Andrew Auernheimer, commonly known as AT&T Hacker Weev, has just received sentencing on one charge of conspiracy to access a computer without authorization (18 U.S.C. § 1030(a)(2)(C) part of the Computer Fraud and Abuse Act of 1986) and fraud in connection with personal information (18 U.S.C. § 1028(a)(7)).
He will serve 41 months in a federal prison, with concurrent probation for three years. He also owes restitution to the U.S. Treasury to be dispersed to AT&T in the amount of $73,000.
Both charges have a maximum sentence of five years, meaning that Auernheimer will only serve about a third of the possible maximum sentence.
Auernheimer, a Crunchies award winner, was also apprehended in the courtroom today by 10 officers after trying to use his phone. He returned to the courtroom in shackles. He’ll have ten days to appeal the decision.
In 2010, Auernheimer revealed a security flaw in AT&T’s iPad user data base, letting him reveal data from 114,000 iPad 3G users. Rather than hand over this information to AT&T immediately, Auernheimer first revealed this information to a journalist at Gawker Media.
This sentencing highlights a huge obstacle in the judicial system with reference to hacking. Many say that Aaron Swartz, internet activist and J-stor hacker, committed suicide because of the aggressive prosecution against him.

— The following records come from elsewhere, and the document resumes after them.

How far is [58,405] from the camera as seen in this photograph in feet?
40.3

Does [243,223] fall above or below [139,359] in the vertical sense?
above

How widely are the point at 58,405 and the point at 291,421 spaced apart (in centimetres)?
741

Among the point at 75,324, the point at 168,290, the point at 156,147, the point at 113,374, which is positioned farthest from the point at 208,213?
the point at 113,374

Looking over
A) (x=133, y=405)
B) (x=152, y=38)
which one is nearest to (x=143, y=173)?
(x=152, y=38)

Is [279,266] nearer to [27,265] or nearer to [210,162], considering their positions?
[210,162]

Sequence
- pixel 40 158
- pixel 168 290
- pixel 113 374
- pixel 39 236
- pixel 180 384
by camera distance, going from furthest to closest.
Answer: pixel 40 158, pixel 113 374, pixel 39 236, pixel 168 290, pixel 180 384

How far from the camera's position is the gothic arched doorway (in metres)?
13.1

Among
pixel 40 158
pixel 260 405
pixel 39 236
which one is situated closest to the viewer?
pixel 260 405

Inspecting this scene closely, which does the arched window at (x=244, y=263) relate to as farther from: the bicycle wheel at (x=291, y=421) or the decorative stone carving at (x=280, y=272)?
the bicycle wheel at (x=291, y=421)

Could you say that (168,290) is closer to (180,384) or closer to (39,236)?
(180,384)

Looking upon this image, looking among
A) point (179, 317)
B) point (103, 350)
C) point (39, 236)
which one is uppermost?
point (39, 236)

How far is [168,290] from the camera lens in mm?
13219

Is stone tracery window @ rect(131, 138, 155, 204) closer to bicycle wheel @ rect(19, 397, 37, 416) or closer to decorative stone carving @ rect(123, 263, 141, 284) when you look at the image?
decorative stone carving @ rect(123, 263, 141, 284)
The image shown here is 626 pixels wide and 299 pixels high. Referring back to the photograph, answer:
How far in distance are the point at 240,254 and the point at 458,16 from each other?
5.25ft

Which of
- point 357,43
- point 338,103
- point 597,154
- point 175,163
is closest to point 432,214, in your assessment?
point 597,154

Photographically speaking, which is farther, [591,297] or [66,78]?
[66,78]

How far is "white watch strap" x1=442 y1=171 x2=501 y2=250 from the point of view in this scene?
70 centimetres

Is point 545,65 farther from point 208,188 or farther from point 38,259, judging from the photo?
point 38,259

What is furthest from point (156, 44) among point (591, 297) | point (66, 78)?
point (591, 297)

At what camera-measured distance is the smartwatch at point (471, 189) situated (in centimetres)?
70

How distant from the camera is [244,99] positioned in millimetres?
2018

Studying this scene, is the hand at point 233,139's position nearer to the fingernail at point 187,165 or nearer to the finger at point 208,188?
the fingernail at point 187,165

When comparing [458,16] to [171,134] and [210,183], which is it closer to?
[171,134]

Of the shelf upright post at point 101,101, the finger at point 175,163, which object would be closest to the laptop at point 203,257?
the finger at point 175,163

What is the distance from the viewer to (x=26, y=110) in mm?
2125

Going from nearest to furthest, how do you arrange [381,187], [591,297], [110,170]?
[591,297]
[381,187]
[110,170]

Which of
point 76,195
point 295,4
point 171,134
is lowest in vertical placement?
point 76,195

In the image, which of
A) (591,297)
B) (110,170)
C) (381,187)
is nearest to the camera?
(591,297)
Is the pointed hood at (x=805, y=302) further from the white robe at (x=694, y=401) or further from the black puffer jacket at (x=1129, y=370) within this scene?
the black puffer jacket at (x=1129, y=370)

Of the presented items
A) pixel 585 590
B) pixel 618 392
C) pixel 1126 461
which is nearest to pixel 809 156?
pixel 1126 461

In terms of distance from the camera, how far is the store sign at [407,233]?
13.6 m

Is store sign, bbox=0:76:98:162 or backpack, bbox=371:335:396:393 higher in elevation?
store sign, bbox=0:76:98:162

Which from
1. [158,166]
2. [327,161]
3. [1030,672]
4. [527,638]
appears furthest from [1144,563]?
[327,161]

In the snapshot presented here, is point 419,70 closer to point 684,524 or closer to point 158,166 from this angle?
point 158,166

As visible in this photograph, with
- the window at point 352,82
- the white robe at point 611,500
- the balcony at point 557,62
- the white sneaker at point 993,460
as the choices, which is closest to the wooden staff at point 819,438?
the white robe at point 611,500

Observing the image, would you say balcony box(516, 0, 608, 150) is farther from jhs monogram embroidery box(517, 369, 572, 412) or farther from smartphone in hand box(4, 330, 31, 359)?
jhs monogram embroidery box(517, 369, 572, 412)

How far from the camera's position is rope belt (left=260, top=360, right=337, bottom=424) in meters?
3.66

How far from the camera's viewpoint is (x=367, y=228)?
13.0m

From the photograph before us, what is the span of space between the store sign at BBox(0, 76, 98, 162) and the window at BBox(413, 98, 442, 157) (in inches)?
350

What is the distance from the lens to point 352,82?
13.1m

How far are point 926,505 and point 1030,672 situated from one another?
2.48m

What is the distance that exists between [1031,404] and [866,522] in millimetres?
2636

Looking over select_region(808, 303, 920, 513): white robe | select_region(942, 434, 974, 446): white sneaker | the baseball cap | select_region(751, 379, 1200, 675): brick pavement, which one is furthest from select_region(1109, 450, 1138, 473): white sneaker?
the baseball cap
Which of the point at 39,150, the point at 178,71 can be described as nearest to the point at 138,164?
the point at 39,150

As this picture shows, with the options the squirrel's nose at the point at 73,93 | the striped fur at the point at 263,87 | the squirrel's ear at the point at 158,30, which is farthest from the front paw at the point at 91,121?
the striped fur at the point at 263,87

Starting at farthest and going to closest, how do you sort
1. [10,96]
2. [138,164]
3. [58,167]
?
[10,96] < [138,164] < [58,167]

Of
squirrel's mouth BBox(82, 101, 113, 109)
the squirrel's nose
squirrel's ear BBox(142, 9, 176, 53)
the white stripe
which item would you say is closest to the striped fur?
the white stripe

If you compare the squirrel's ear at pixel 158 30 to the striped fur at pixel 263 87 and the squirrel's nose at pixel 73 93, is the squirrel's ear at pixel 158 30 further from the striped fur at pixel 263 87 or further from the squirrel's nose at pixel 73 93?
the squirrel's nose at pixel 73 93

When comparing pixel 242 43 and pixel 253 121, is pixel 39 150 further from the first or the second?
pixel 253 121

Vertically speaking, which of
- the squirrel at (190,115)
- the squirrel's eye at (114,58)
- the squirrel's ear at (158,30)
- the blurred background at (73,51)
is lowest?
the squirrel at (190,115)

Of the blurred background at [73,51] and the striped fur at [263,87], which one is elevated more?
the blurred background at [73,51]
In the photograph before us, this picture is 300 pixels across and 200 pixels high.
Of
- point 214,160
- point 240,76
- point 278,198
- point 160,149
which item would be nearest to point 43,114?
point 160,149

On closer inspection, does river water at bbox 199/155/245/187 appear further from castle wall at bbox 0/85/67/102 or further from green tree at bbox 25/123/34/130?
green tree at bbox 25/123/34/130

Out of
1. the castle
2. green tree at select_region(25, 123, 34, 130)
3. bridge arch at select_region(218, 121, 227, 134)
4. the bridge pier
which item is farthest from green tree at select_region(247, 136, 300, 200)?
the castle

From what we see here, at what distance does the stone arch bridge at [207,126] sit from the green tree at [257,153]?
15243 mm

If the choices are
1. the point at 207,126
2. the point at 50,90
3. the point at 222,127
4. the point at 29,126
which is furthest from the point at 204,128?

Auernheimer’s case isn’t all that different. He exposed a security flaw for AT&T, quite easily in fact, but is still going to jail for more than three years.
Hopefully, after everything he’s been through, AT&T will be able to spare a “thank you” to Auernheimer not only for the $73,000 in restitution but for discovering the gaping AT&T security hole to begin with.